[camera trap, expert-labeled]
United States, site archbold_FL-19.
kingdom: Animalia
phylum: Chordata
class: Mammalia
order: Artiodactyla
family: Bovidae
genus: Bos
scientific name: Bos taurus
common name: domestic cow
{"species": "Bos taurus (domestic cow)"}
__________________________________________________
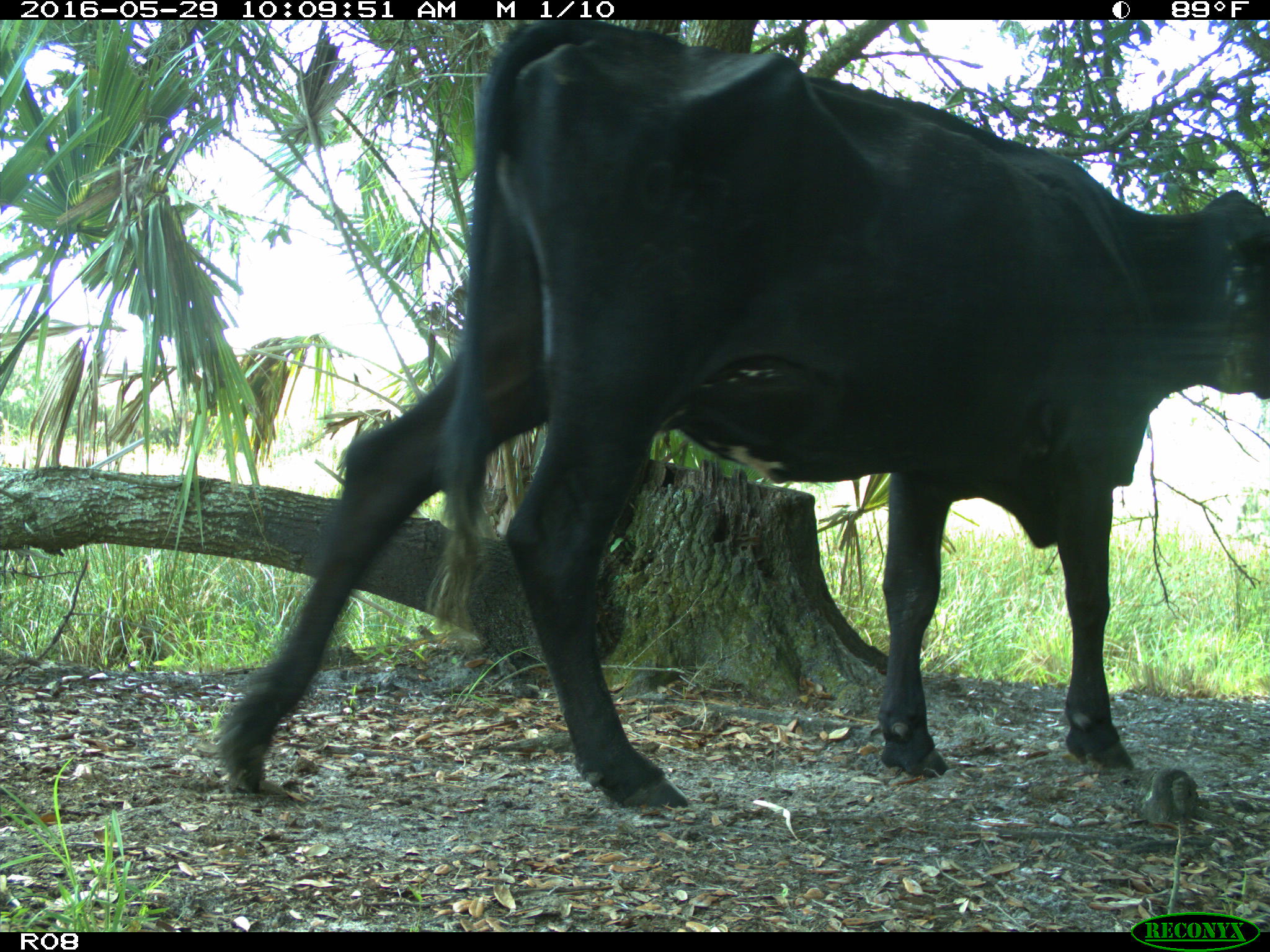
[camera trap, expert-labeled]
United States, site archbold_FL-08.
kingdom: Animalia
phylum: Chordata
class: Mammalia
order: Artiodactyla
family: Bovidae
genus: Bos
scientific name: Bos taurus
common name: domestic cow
__________________________________________________
Task description: Scan the listing for the string "site", then copy every line where it appears.

Completed task:
United States, site archbold_FL-19.
United States, site archbold_FL-08.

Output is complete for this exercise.